- [Task brief]: Can you render each line of the records below as a JSON list of strings, one string per line, with blank lines left out?

- [Stored data]:
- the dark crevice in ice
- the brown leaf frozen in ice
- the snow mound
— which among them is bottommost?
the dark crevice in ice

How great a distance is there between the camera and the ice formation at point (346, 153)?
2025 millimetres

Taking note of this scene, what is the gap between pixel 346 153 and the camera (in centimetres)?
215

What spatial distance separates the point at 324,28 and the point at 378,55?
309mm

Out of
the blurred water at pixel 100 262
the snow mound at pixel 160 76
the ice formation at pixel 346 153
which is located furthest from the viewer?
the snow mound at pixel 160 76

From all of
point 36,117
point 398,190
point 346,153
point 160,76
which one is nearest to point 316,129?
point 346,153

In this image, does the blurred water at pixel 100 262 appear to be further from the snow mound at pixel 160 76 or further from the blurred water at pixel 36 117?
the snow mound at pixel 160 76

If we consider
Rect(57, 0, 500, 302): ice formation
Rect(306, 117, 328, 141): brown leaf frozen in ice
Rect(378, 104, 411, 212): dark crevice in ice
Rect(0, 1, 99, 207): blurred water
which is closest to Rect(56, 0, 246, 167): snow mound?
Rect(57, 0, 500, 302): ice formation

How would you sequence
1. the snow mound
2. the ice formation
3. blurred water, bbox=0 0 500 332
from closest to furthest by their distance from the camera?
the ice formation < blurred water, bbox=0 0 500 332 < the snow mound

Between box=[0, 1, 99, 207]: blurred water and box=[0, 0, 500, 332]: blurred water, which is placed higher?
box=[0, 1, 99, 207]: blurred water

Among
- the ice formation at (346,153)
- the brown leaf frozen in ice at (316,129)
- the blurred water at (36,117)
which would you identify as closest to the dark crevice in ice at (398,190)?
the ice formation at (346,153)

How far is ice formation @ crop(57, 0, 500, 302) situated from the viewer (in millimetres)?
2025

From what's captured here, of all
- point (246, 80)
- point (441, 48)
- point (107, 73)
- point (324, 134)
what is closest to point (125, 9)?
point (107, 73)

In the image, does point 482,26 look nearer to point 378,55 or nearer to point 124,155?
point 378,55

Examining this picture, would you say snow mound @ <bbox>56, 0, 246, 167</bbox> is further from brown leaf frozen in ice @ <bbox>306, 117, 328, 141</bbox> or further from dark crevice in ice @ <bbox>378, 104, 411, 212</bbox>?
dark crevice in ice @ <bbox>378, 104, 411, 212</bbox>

- [Right answer]:
[
  "- the dark crevice in ice",
  "- the brown leaf frozen in ice",
  "- the snow mound",
  "— which among them is bottommost?",
  "the dark crevice in ice",
  "How great a distance is there between the camera and the ice formation at point (346, 153)?",
  "2025 millimetres",
  "Taking note of this scene, what is the gap between pixel 346 153 and the camera (in centimetres)?",
  "215",
  "What spatial distance separates the point at 324,28 and the point at 378,55?",
  "309mm",
  "Out of",
  "the blurred water at pixel 100 262",
  "the snow mound at pixel 160 76",
  "the ice formation at pixel 346 153",
  "which is located furthest from the viewer?",
  "the snow mound at pixel 160 76",
  "From all of",
  "point 36,117",
  "point 398,190",
  "point 346,153",
  "point 160,76",
  "which one is nearest to point 316,129?",
  "point 346,153",
  "In this image, does the blurred water at pixel 100 262 appear to be further from the snow mound at pixel 160 76 or further from the blurred water at pixel 36 117?",
  "the snow mound at pixel 160 76",
  "If we consider",
  "Rect(57, 0, 500, 302): ice formation",
  "Rect(306, 117, 328, 141): brown leaf frozen in ice",
  "Rect(378, 104, 411, 212): dark crevice in ice",
  "Rect(0, 1, 99, 207): blurred water",
  "which is closest to Rect(56, 0, 246, 167): snow mound?",
  "Rect(57, 0, 500, 302): ice formation",
  "How would you sequence",
  "1. the snow mound",
  "2. the ice formation",
  "3. blurred water, bbox=0 0 500 332",
  "from closest to furthest by their distance from the camera?",
  "the ice formation < blurred water, bbox=0 0 500 332 < the snow mound",
  "Between box=[0, 1, 99, 207]: blurred water and box=[0, 0, 500, 332]: blurred water, which is placed higher?",
  "box=[0, 1, 99, 207]: blurred water",
  "Among",
  "- the ice formation at (346,153)",
  "- the brown leaf frozen in ice at (316,129)",
  "- the blurred water at (36,117)",
  "which would you identify as closest to the dark crevice in ice at (398,190)?",
  "the ice formation at (346,153)",
  "How far is ice formation @ crop(57, 0, 500, 302) situated from the viewer (in millimetres)?",
  "2025",
  "From what's captured here, of all",
  "- point (246, 80)",
  "- point (441, 48)",
  "- point (107, 73)",
  "- point (324, 134)",
  "what is closest to point (125, 9)?",
  "point (107, 73)",
  "In the image, does point 482,26 look nearer to point 378,55 or nearer to point 124,155?",
  "point 378,55",
  "Examining this picture, would you say snow mound @ <bbox>56, 0, 246, 167</bbox> is further from brown leaf frozen in ice @ <bbox>306, 117, 328, 141</bbox> or further from dark crevice in ice @ <bbox>378, 104, 411, 212</bbox>?",
  "dark crevice in ice @ <bbox>378, 104, 411, 212</bbox>"
]